Printemps 2007. Alors que la rentrée littéraire approche, Christine Anxiot n’a toujours pas remis son manuscrit annuel. Son éditeur déclenche une enquête sur l’inexplicable disparition, mais les enlèvements d’écrivains continuent. Dans les milieux feutrés de l’édition s’engage alors une impitoyable chasse à l’homme de lettres… Pour réaliser ce polar plein de rebondissements, les plus grands noms de la littérature française se sont passé la plume en rédigeant chacun un chapitre : Denis-Henri Lévy, Barbés Vertigo / Christine Anxiot.

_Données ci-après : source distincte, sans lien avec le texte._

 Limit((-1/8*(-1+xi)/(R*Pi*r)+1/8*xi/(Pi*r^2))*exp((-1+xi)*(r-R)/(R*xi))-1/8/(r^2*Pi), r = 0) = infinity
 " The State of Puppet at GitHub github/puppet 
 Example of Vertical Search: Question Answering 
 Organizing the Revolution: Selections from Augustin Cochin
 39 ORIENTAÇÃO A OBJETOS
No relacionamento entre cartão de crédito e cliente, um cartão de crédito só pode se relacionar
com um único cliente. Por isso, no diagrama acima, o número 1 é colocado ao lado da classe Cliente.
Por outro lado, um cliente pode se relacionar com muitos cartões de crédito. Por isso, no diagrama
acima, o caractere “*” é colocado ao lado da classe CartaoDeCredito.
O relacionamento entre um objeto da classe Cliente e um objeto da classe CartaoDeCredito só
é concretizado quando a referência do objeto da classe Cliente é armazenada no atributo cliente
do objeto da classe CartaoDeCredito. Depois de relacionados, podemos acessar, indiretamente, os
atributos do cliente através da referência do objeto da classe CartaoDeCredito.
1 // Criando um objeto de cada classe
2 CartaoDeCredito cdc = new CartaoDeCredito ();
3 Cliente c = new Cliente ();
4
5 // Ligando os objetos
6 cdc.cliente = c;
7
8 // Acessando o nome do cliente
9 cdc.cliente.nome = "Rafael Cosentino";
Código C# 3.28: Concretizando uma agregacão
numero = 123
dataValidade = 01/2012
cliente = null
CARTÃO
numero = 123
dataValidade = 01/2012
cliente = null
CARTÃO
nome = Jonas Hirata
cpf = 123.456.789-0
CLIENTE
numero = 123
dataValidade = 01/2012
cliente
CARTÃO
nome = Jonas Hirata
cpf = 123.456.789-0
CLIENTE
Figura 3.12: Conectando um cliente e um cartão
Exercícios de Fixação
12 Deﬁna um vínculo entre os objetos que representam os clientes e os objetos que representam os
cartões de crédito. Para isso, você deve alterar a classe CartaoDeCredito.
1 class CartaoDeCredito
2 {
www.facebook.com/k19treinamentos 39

Pourquoi moi ? / Fred Wargas, Tais-toi si tu veux parler / Marc Levis, Et si c’était niais ? / Mélanie Notlong, hygiène du tube (et tout le tremblement) / Pascal Servan, Ils ont touché à mes glaïeuls (Journal, tome. XXII) / Bernard Werbeux, Des fourmis et des anges / Jean d’Ormissemon (de la française Académie), C’était rudement bath’ / Jean-Christophe Rangé, Les limbes pourpres du concile des loups / Frédéric Beisbéger, 64 % (Soixante-quatre pour cent)/ Anna Galvauda. Quelqu’un m’attend, c’est tout.

Mon avis

Exercice réputé difficile, la parodie est un genre parfaitement maîtrisé par Pascal Fioretto.

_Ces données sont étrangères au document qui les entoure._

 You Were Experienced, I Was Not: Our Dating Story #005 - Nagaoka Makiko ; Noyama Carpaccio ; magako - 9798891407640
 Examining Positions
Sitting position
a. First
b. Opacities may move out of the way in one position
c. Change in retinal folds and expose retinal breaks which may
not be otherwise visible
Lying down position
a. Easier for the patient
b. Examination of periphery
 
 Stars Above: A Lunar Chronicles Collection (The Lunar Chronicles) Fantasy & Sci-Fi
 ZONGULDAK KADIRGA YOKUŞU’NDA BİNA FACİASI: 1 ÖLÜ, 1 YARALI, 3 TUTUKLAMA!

Les chapitres ne se valent pas tous. Grangé ou Werber sont parodiés avec justesse, ce qui est moins le cas de Sevran.
A noter pour les passionné de polars : l’inspecteur Adam Seberg (comprenez le sosie du Adamsberg de Vargas) fait un clin d’œil à Chattam dans le chapitre écrit à la Grangé.
Ce genre de roman est assez rare. Alors quand il sort une de ces pépites qui parviennent à remplir leur rôle; c’est à dire faire rire le lecteur, il est important de le souligner.

Et si c’était niais ?, de Pascal Fioretto, Chiflet&Cie (2007), 210 pages.